WO-A 01/18101 discloses moulding compositions comprising a thermoplastic and a phthalo- or naphthalocyanine dyestuff which can contain antioxidants, such as phosphite, hindered phenols, aromatic, aliphatic or mixed phosphines, lactones, thioethers and hindered amines to improve the processing stability. In contrast to this, the present invention relates to compositions comprising inorganic IR absorbers based on tungsten.
EP 1266931 discloses organic IR absorbers in polycarbonate compositions in combination with phosphines. However, an indication of the combination of inorganic IR absorbers, in particular inorganic IR absorbers based on tungsten, with phosphines for stabilizing the absorbers in a thermoplastic matrix is not described in EP 1266931.
EP 1559743 describes polycarbonate compositions comprising inorganic IR absorbers based on borides in combination with heat stabilizers, such as phosphonites and phosphines, these additives serving to stabilize the polycarbonate matrix. Tungsten-based compositions are not described. It is not known that the abovementioned stabilizers have an influence on inorganic IR absorbers.
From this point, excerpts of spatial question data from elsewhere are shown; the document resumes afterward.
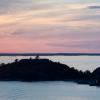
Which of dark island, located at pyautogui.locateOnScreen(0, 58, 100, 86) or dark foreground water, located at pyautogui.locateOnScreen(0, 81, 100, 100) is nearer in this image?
dark foreground water, located at pyautogui.locateOnScreen(0, 81, 100, 100)

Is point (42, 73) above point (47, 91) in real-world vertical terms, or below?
above

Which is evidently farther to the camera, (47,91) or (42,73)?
(42,73)

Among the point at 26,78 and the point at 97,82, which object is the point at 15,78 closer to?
the point at 26,78

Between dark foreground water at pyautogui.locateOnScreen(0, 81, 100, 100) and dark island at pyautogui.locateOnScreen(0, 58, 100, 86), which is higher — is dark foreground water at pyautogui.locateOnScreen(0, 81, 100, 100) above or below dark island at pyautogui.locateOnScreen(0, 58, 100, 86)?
below

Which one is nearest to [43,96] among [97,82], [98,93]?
[98,93]
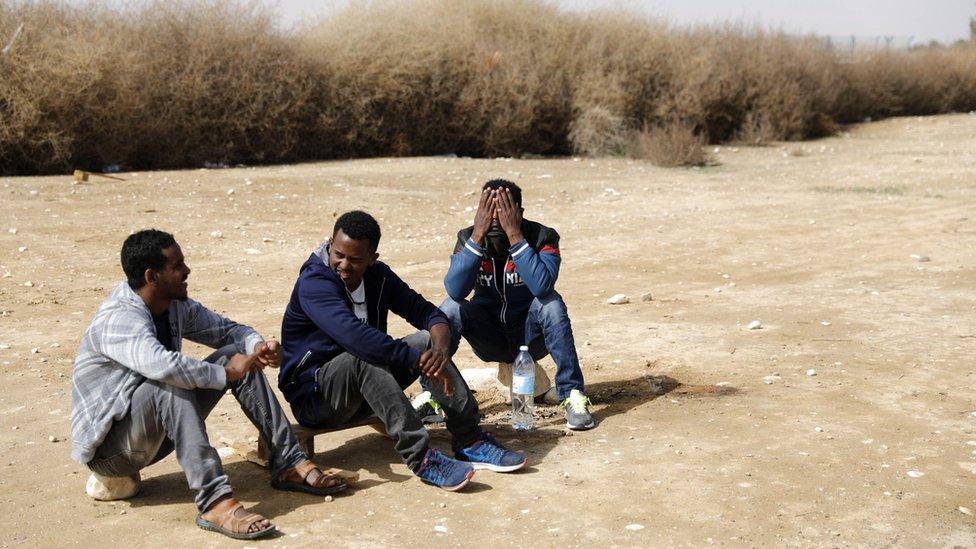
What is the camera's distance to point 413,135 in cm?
1992

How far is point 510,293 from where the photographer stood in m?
5.90

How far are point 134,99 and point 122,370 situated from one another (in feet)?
40.7

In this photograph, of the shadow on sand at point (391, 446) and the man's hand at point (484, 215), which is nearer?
the shadow on sand at point (391, 446)

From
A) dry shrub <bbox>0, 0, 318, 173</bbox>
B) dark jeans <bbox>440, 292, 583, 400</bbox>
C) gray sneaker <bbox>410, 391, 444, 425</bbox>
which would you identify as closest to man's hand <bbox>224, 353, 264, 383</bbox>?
dark jeans <bbox>440, 292, 583, 400</bbox>

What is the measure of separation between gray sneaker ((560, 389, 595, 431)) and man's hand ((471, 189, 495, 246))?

US 2006/0251996 discloses multi-layered sheets comprising a core layer comprising a thermoplastic polymer and an IR-absorbing additive, the IR-absorbing additive being a metal oxide. The core layer moreover can additionally contain heat stabilizers. A polymer composition with a zinc-doped IR absorber based on tungstate or with a phosphine-stabilized IR absorber according to a particular embodiment of the present invention and masterbatches stabilized with phosphines, however, are not described in US 2006/0251996. In particular, US 2006/0251996 also does not describe the use of a nanoscale IR absorber embedded in a dispersing agent.
In all the thermoplastic compositions with IR absorbers published to date, the heat stabilizer serves exclusively, however, to stabilize the particular polymer matrix—in particular during processing. By using these systems, the yellow coloration of the polycarbonate after exposure to light, as described in EP 1266931, can thus be limited.